Harkoff surmises that customers weren’t as interested in ordering small tastings of wine to pair with their small plates as they were in ordering a single larger glass of wine and being done with it. “People like to keep it simple when they’re dining out,” she says. “Ordering several different wines requires too much thinking.”

And because the smaller tastings were from wine normally sold by the bottle only, the program created turnover problems.

And yet the tapas themselves helped make for a good winter. Priced at $4 to $12 for smaller portions of such off-menu specials as Skirt Steak Carne Asada, Thai Sausage & Shrimp and Warm Brie with fresh fruit and flatbread, the selection appealed to many folks who wouldn’t normally order an appetizer—for reasons of eithe price or appetite.

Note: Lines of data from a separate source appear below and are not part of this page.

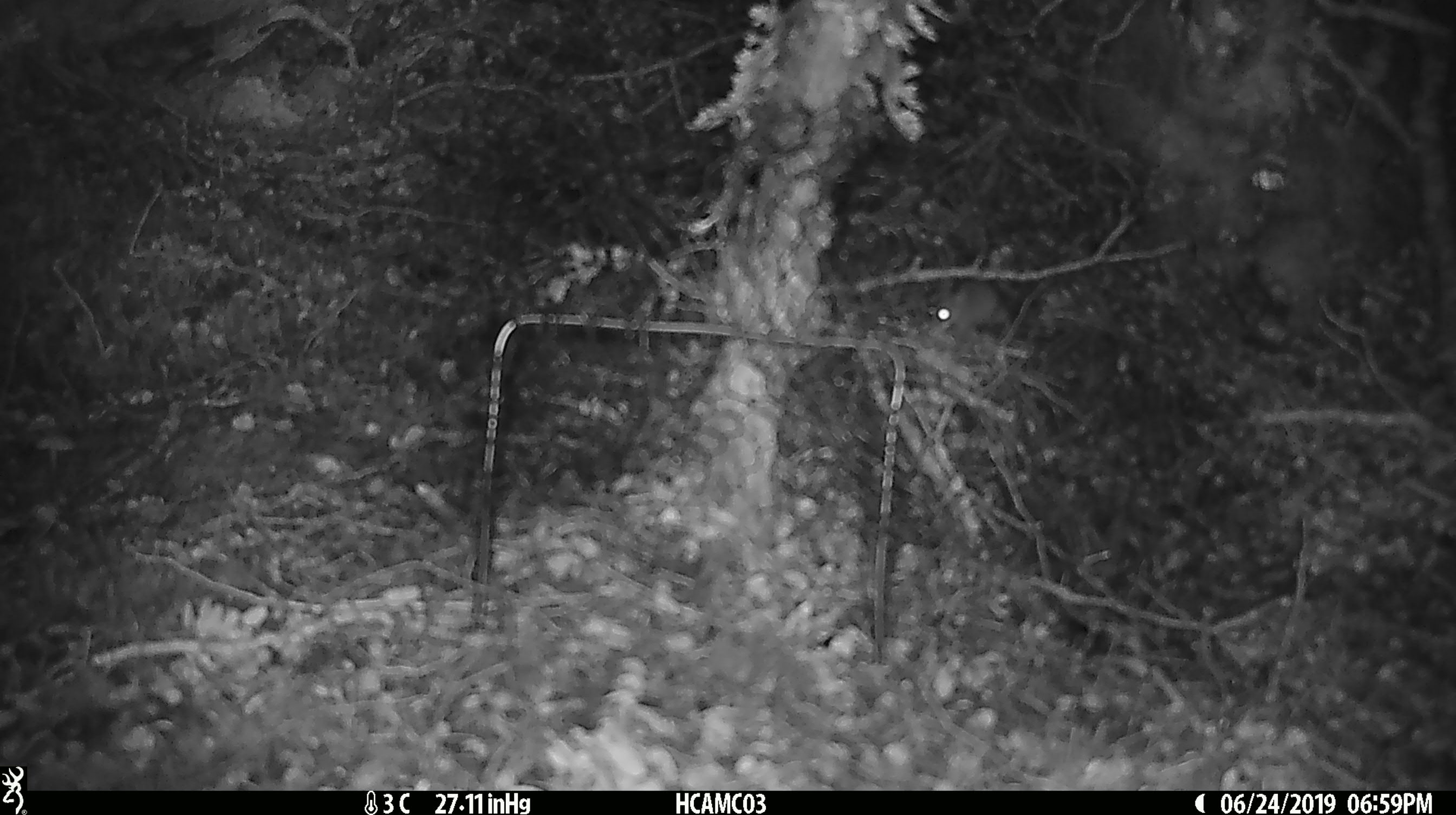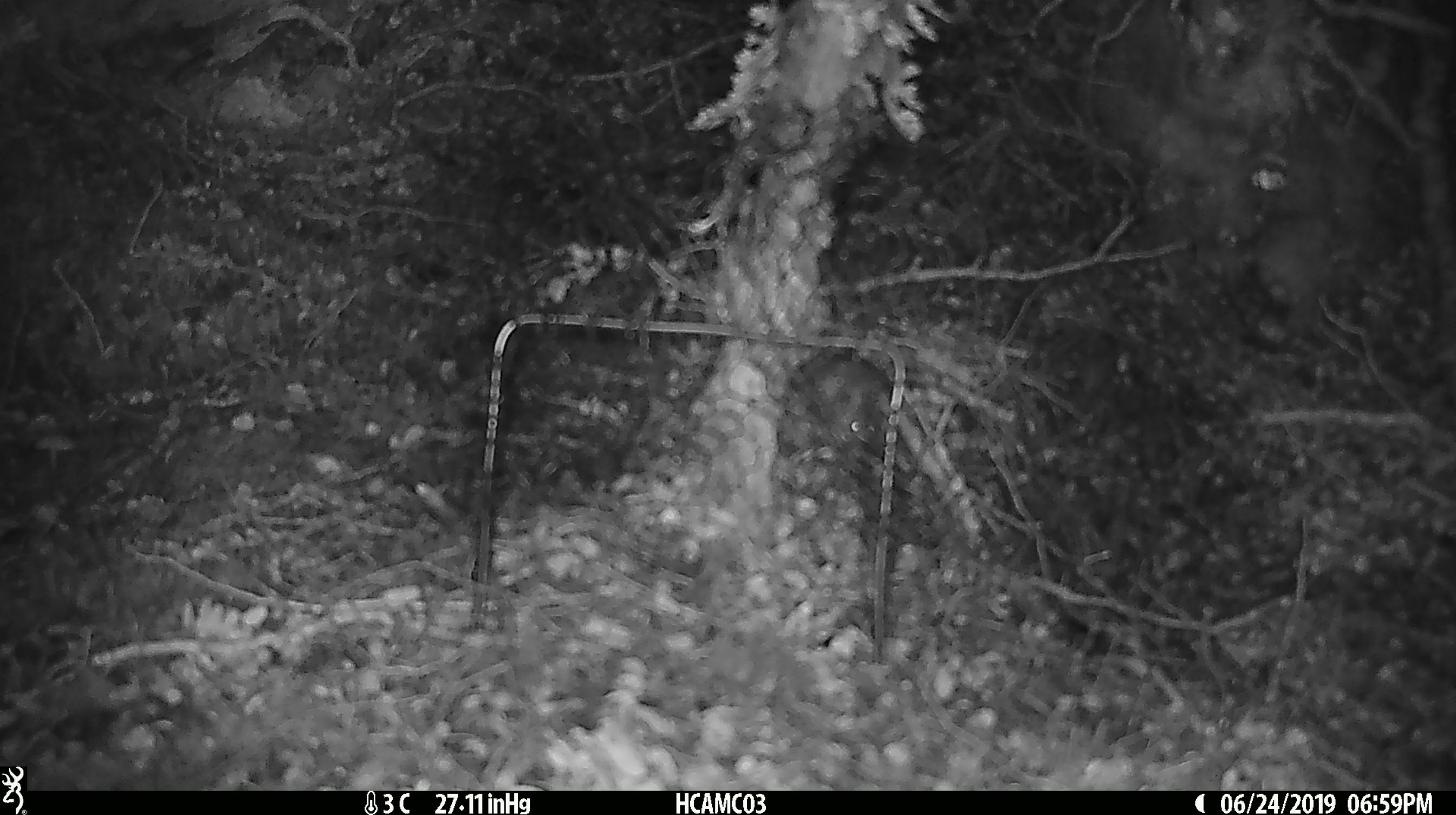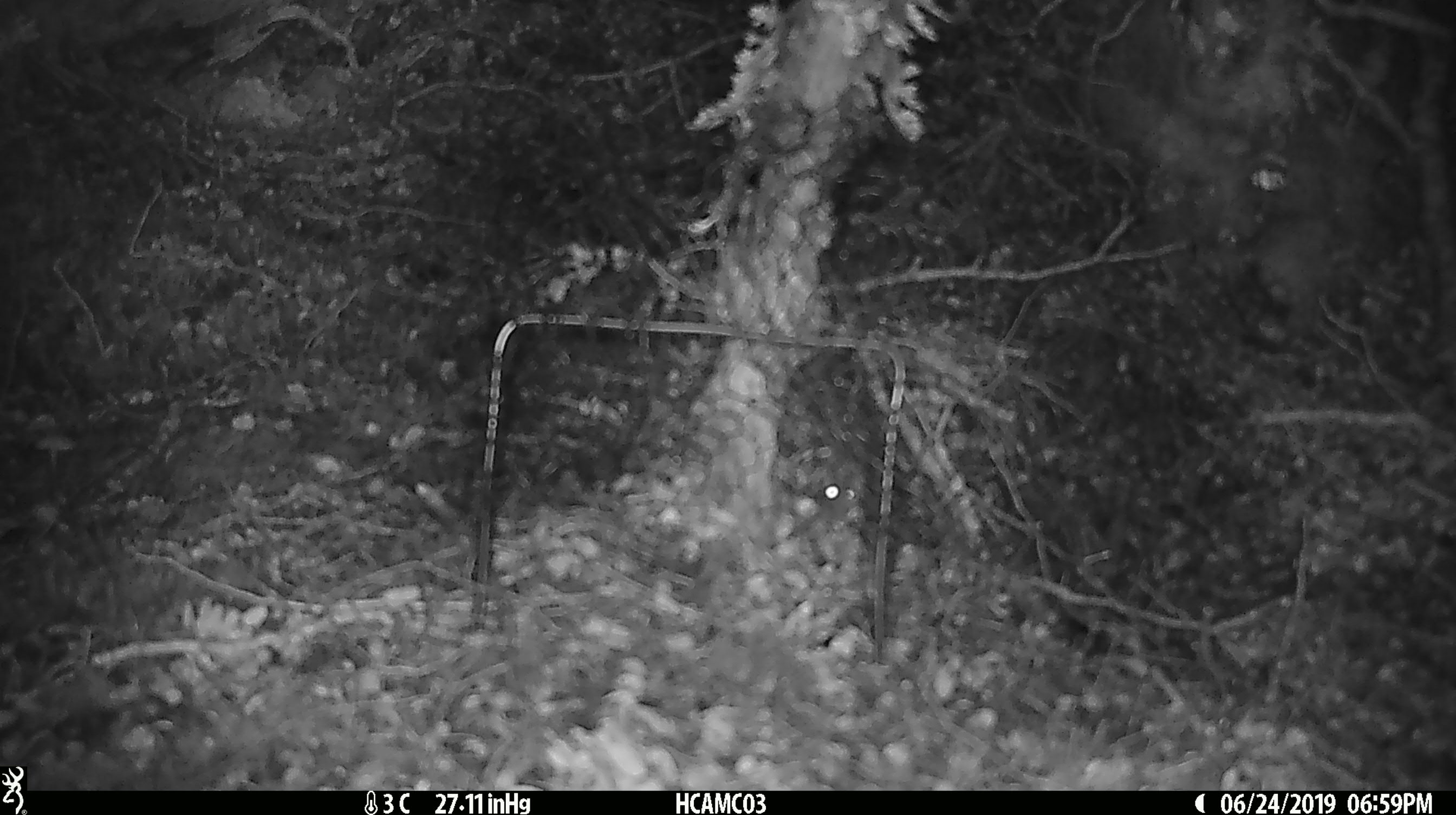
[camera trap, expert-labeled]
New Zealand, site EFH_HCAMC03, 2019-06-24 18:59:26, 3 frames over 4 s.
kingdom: Animalia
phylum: Chordata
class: Mammalia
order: Rodentia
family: Muridae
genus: Mus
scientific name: Mus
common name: mouse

Net-net, Harkoff will probably repeat the tapas menu again this winter—unless she comes up with a different brainstorm—but leave the wine component well enough alone.  “Some things are better off streamlined.”   

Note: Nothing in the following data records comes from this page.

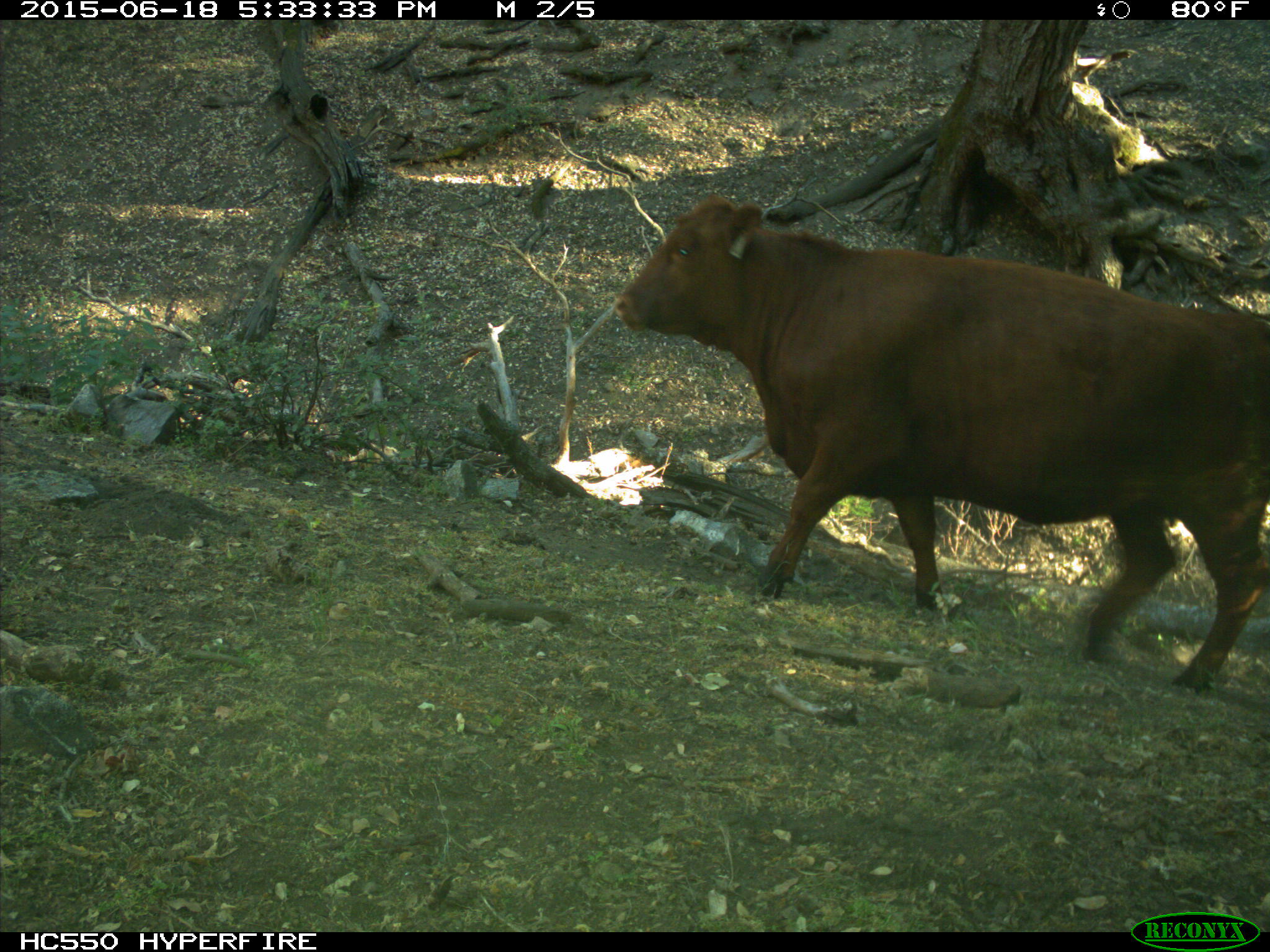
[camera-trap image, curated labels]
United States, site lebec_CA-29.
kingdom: Animalia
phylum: Chordata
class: Mammalia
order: Artiodactyla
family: Bovidae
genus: Bos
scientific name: Bos taurus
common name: domestic cow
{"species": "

If at first you don’t succeed…..

No matter how big your ego or how strong your confidence, coping with failure is hard. We talked to a few industry and professional experts to find out how to ease the pain and move on.  

“The first thing to recognize is that success isn’t permanent, and failure isn’t fatal,” says Jim Sullivan, CEO of foodservice consulting company Sullivision.com based in Appleton, Wisconsin. “Forget your mistakes but remember what they taught you.” As a first step, Sullivan suggests you assess and de-construct the reasons for the failure. Was it resources? Timing? Poor planning?

Don’t scramble to fix things right away, recommends Dr. Gabriela Cora, a director of the American Psychiatric Foundation from Miami, Florida. Step back and think about the reasons for the failure and possible solutions, then write out short- and long-term plans. “Communicate those plans to your staff so everyone understands why a shift is occurring and how they can help,” she adds.

Review the lessons learned so you can recognize when things are starting to go awry again, says Les Standerfer, an executive with George S. May business consulting in Park Ridge, Illinois. Adds Sullivan, “Find the right things that happened despite the failure and next time build on those first.”

Take a look at the external issues that contributed to the failure and tackle those you can control, Cora points out. For example, you can’t control the economy; you can control the people you hire.

Don’t blame other people—failure is an event, never a person, Sullivan warns. The same goes for blaming yourself, says Standerfer. “If you get stuck in self-blame, you’ll be too upset to move on.”

Recognize that failure is going to happen—if it doesn’t, it probably means you are not setting high enough standards or not taking enough risks, Standerfer contends.